All of this is especially devastating because financially struggling consumers already lost more in this pandemic. Nearly 40% of U.S. households making less than $40,000 per year suffered at least one job loss during March, in comparison to 19% of households making between $40,000 and $100,000, and 13% of households making more than $100,000 per year. As Fed chair Jerome Powell explained, the U.S. is in the middle of the “biggest shock our economy has felt in modern times” and potentially facing an “extended period” of weakness. Powell pled for additional fiscal support as the crisis unfolds. Although it would be costly, Powell argued that such fiscal support is worth it if it helps the country “avoid long-term economic damage and leaves us with a stronger recovery.” In stark contrast, President Trump was less sure about needing more economic stimulus, saying “I don’t know it depends,” when asked about the plan.  

One thing is for sure—a wave of bankruptcies is headed the courts’ way. That wave is coming whether or not there is more stimulus. Commentators are already planning how to ease the burden on swamped bankruptcy courts, and streamline bankruptcy to get the process done rapidly and inexpensively. Bankruptcy is important – Chapter 11 complements the stimulus policies for large entities (however, discharging debts, which is consumer bankruptcy law’s main goal, is probably not what many consumers currently need). The alternative is to delay bankruptcy long enough so that harsh decisions could be made in an economic environment that offers more certainty and predictability.

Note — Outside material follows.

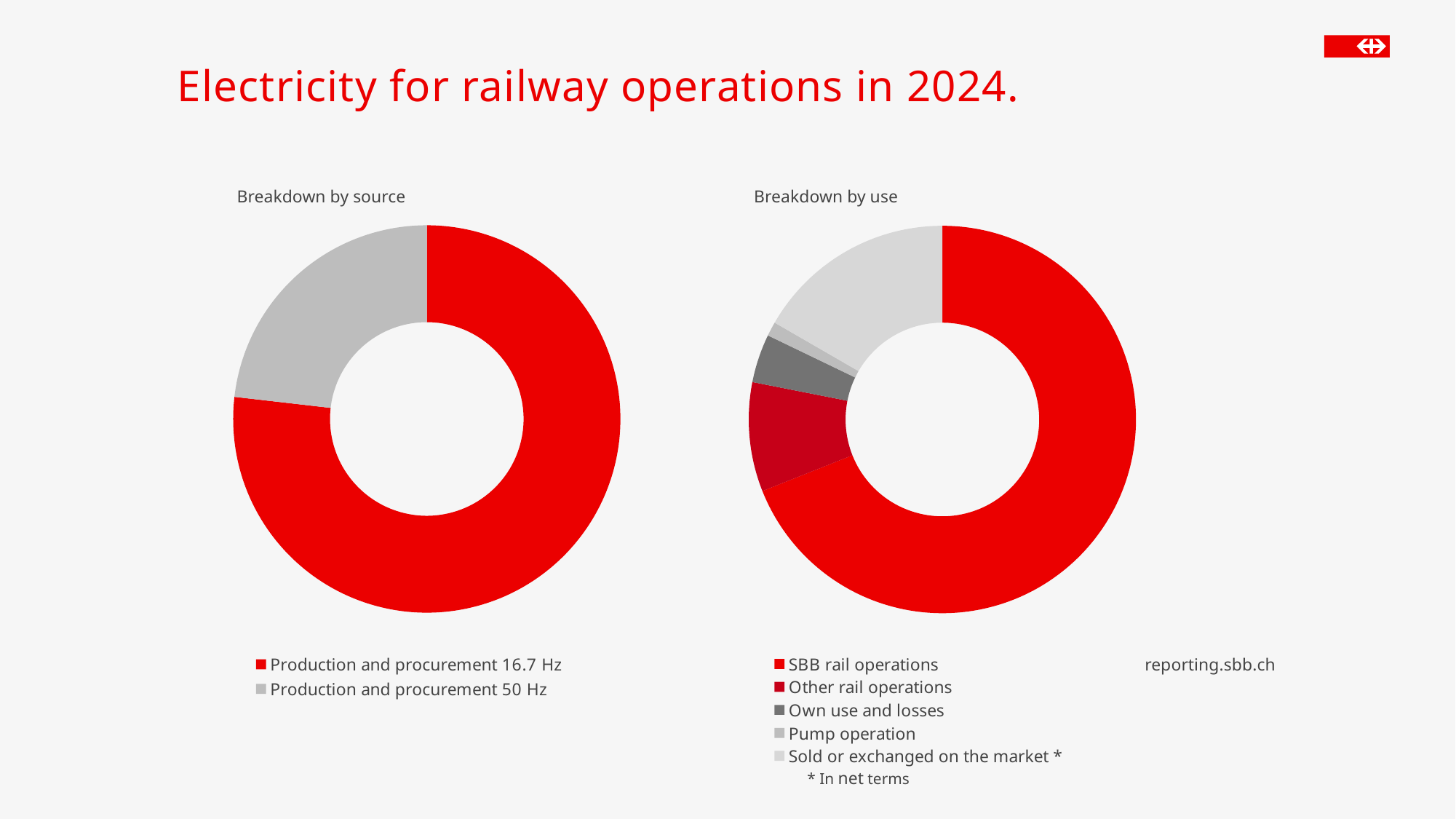
In the 'Breakdown by use' chart, which is larger: 'Own use and losses' or 'Pump operation'? Own use and losses How many slices does the 'Breakdown by source' chart have? 2 In the 'Breakdown by use' chart, which category has the largest share? SBB rail operations In the 'Breakdown by source' chart, which category has the largest share? Production and procurement 16.7 Hz How many slices does the 'Breakdown by use' chart have? 5 What kind of chart is the 'Breakdown by use' chart? Pie chart (donut) In the 'Breakdown by use' chart, which category has the smallest share? Pump operation What kind of chart is the 'Breakdown by source' chart? Pie chart (donut) In the 'Breakdown by source' chart, which category has the smallest share? Production and procurement 50 Hz In the 'Breakdown by use' chart, which is larger: 'Sold or exchanged on the market' or 'Other rail operations'? Sold or exchanged on the market How many entries does the legend of the 'Breakdown by use' chart list? 5 What is the title of the slide? Electricity for railway operations in 2024.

The U.S. had the advantage of being hit a bit later than other countries by the coronavirus. That extra time could have and should have given the country the ability to avoid a free fall scenario, by preplanning, prearranging and prenegotiating whatever it could to address the impending public health and economic crises. It could have even given the U.S. the “priceless chance to copy best practices and avoid the mistakes of others.”

The way the U.S. addressed this crisis was clearly not prepacked. Nor was it prenegotiated. Instead, it has been a total free fall approach.   Lives were lost because the government did not purchase needed medical supplies, refused to ramp up production of PPE, and failed to instruct earlier about social distancing. Livelihoods were lost because the government did not devise a policy framework to better mitigate the economic impact of COVID-19.  But all is not lost. We can still try to carefully design an effective public-health and economic plan, and coordinate ways to strengthen the global economic response to COVID-19.  Such plans will also serve us well in addressing the health, economic and mental crises if and when we are hit by second waves of the virus outbreak. And, much like financial restructuring lawyers do, we should use lessons learned in other places and cases, to coordinate policies to fight the virus while successfully reopening our economy and supporting its speedy recovery.